Report No. 85
11.8. Position examined.-
It appears to us that section 110B needs to be amplified on this point. It should be noted that the Act is not confined to a claim against particular categories of persons, such as the insurer, the owner and the driver. Even the jurisdiction of the Claims Tribunal is unrestricted in this respect, under section 110. If all the situations in which a cause of action may arise are not taken care of by section 110B, then a certain amount of incompleteness would survive in section 110B. All claims under section 110 are not fully taken care of by section 110B. And yet the jurisdiction of civil courts would be barred by reason of section 110F. This would not be a satisfactory situation.
This difficulty arising from section 110B particularly needs to be remedied. There may be several situations in which a person who is neither the owner nor the driver might, under common law principles, become liable for an accident caused by the use of a motor vehicle.
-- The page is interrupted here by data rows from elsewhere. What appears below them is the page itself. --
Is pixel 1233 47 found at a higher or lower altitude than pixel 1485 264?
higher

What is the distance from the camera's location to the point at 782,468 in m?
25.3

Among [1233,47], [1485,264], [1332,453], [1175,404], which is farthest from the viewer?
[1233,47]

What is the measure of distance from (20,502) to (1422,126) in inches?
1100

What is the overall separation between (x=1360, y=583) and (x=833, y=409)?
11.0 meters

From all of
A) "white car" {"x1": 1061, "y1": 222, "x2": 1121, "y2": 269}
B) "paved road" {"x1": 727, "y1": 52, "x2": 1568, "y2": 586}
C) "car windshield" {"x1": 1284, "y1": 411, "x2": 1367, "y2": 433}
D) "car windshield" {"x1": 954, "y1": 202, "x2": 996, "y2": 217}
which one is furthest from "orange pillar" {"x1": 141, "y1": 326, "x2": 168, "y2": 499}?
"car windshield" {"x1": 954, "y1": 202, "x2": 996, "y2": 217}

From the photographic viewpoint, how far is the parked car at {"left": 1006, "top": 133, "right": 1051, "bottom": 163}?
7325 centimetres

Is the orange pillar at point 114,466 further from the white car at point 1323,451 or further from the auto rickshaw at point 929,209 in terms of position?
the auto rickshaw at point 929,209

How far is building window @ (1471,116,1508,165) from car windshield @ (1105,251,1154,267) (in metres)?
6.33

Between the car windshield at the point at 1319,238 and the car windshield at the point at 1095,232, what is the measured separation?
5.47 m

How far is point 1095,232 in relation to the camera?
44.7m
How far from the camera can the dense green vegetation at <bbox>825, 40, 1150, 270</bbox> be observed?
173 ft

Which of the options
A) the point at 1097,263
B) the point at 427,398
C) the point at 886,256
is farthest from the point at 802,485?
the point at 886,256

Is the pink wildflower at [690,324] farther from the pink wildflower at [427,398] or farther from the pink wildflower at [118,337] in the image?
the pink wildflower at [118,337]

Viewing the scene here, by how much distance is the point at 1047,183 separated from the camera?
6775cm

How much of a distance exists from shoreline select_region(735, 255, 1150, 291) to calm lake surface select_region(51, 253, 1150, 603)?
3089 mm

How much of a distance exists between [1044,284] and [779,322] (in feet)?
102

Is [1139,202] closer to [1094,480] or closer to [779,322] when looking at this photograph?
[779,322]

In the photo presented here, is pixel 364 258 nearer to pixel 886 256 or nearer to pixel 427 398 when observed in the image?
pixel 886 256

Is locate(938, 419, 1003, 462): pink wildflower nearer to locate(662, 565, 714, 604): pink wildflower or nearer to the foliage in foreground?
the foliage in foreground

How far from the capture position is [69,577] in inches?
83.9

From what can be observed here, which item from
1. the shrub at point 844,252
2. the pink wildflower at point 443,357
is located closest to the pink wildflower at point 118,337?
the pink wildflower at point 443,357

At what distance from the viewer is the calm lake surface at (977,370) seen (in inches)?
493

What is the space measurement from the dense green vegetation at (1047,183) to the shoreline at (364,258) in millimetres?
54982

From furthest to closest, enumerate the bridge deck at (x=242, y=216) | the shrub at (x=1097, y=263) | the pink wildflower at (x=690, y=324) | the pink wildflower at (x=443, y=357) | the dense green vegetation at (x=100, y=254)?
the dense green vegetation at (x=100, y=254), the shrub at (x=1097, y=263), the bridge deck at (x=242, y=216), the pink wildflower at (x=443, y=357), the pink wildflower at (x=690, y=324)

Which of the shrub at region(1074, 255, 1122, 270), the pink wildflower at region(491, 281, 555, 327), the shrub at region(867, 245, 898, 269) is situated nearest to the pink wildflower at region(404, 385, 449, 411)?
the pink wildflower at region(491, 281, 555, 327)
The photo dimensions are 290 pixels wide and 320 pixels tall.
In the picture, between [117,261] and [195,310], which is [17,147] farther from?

A claim for compensation in such a case would fall within section 110(1), being a claim for compensation "in respect of accidents involving the death of or bodily injury to persons arising out of the use of motor vehicles........ ".But section 110B-the provision which requires the Tribunal to make an order as to quantum of compensation against owner, driver or insured-leaves out the case. The following are a few illustrative situations:-
(i) A car is given to a prospective purchaser, whose driver drives the car and causes an accident. In such a case, apart from the driver, the prospective purchaser would also be liable.
(ii) The car is sent to a garage.1 The repairer and his driver who caused the accident.
(iii) The registered owner may loan the car to X, who allows his driver to drive the car and the victim is injured.
(iv) The registered owner asks a passenger to close the door. The passenger closes the door, but, in doing so, negligently slams the door on the fingers of the victim.
It is also worthy of notice that section 110 [unlike section 95(1)(b) and also unlike section 94(1)1 is not confined to the use of a motor vehicle in a public place. The provisions of section 110 are wide enough to cover accidents which occur in a private place2. To cover all these cases, in which section 110 would come into play, section 110B should be expanded.
1. Cf. Govindarajulu v. Govindaraja, AIR 1966 Mad 332.
2. L.I.C. v. Karthyani, AIR 1976 Ori 21 (24), para. 13 (S. Acharya, J.).